§ Task details
Line by line, set down all the data below exactly, omitting any picture.

Dataset entries
━━━━━━━━

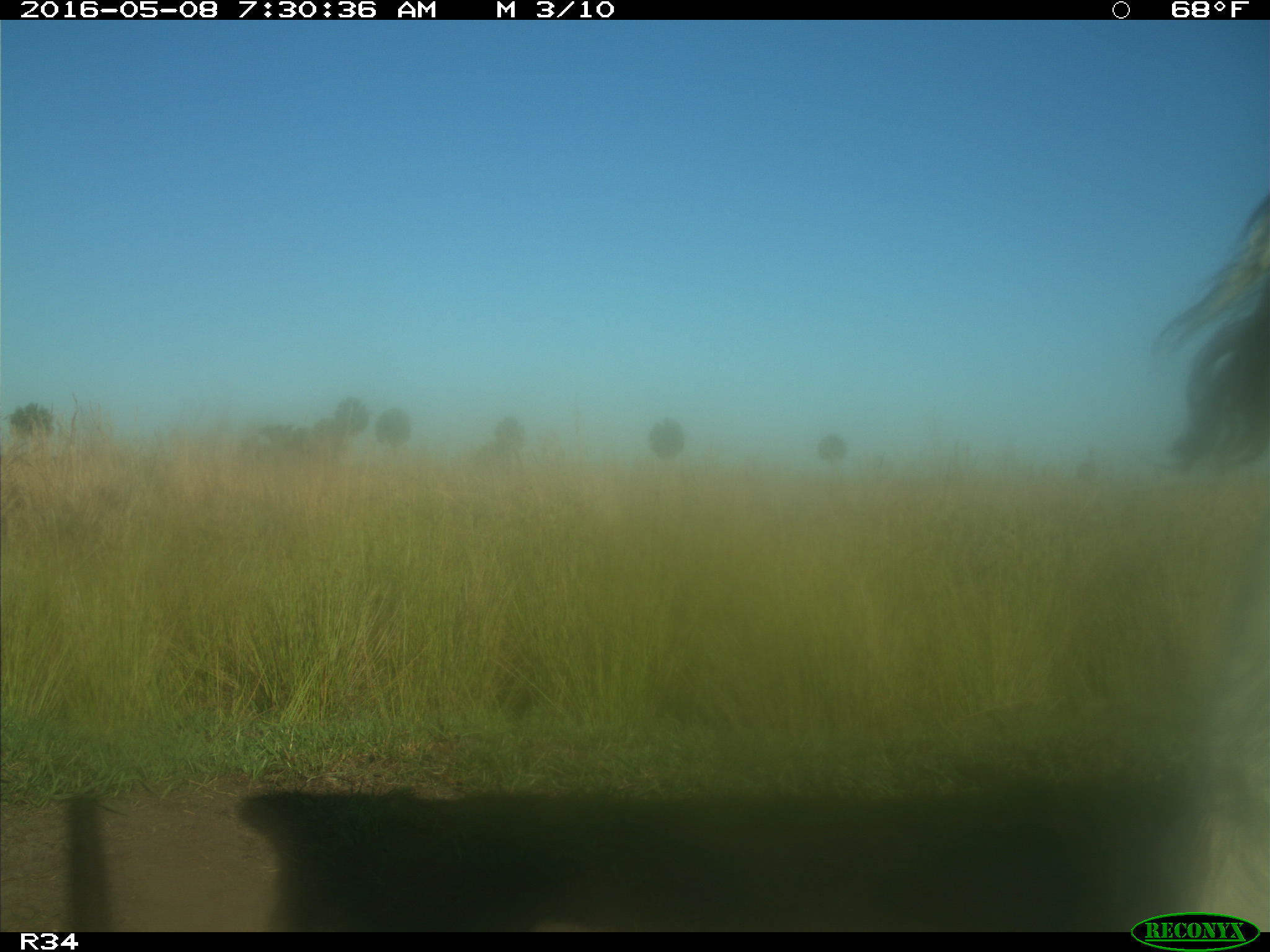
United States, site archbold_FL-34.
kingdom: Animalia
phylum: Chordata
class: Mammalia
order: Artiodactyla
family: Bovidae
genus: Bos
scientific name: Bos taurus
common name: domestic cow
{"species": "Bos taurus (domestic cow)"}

━━━━━━━━

§ Finished task
United States, site archbold_FL-34.
kingdom: Animalia
phylum: Chordata
class: Mammalia
order: Artiodactyla
family: Bovidae
genus: Bos
scientific name: Bos taurus
common name: domestic cow
{"species": "Bos taurus (domestic cow)"}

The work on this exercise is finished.